Required tasks.
(a) Duplicate everything from "Middle fingers in" down to "and burlesque lately." in the concert review below.
(b) Show every line of the records below that contains the string "query".

The
Toronto Sunday Sun
Nudie girls.
Snot.
Middle fingers in the air. You can bet the ushers at the Hummingbird
Centre don't see a show like this every night. "Everything has been
said before," sang Marilyn Manson during his opening number, The
New S***. "Let us entertain you!" And so the shock rocker brought
his new album, The Golden Age of Grotesque, to life with a macabre
moulin rouge spectacle that was less ranting, more rocking. Manson specializes
in shocking the easily offended with anti-authoritarian messages and
creepy visuals. But his new disc shows he's more into Berlin-style vaudeville
and burlesque lately.

Information provided.
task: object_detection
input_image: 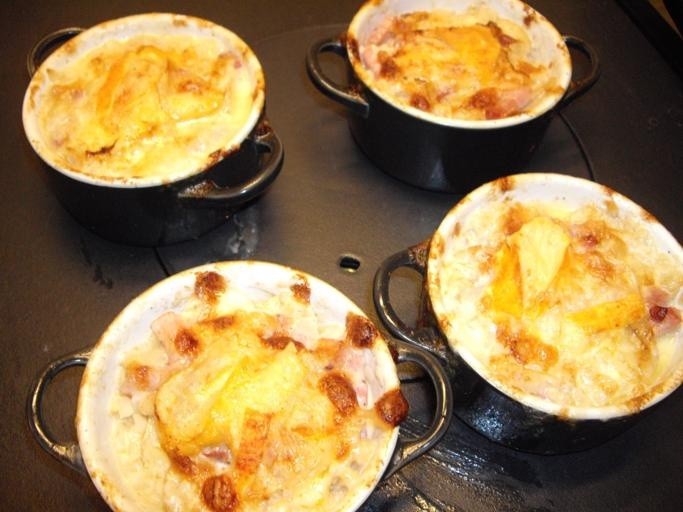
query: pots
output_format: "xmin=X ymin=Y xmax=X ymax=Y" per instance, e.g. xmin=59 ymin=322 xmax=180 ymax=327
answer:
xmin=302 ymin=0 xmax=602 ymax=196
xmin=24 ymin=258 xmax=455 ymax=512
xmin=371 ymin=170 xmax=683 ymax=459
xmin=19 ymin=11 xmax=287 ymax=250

...

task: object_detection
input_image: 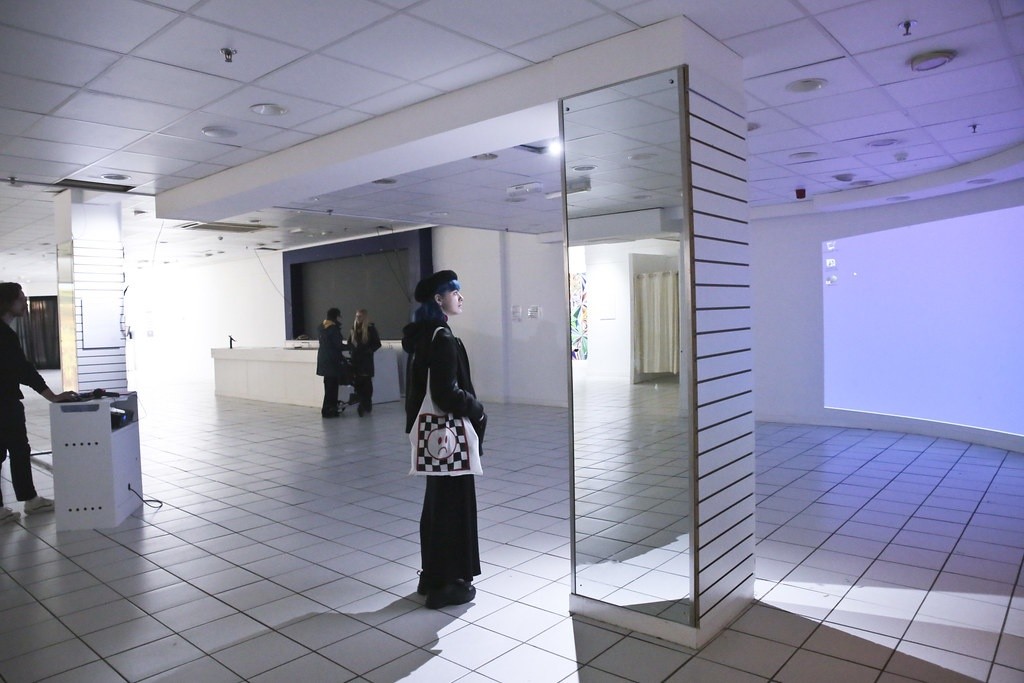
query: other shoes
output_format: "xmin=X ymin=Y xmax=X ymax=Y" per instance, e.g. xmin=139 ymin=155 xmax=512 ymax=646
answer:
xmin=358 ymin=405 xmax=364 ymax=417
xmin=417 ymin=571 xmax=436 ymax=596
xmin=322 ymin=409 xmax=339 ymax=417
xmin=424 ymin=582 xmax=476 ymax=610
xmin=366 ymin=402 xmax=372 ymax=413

* * *

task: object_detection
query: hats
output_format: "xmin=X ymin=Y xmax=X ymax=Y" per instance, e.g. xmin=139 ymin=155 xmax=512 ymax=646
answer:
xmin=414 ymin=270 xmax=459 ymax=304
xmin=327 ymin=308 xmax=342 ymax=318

Results in order.
(a)
Middle fingers in the air. You can bet the ushers at the Hummingbird
Centre don't see a show like this every night. "Everything has been
said before," sang Marilyn Manson during his opening number, The
New S***. "Let us entertain you!" And so the shock rocker brought
his new album, The Golden Age of Grotesque, to life with a macabre
moulin rouge spectacle that was less ranting, more rocking. Manson specializes
in shocking the easily offended with anti-authoritarian messages and
creepy visuals. But his new disc shows he's more into Berlin-style vaudeville
and burlesque lately.

(b)
query: pots
query: other shoes
query: hats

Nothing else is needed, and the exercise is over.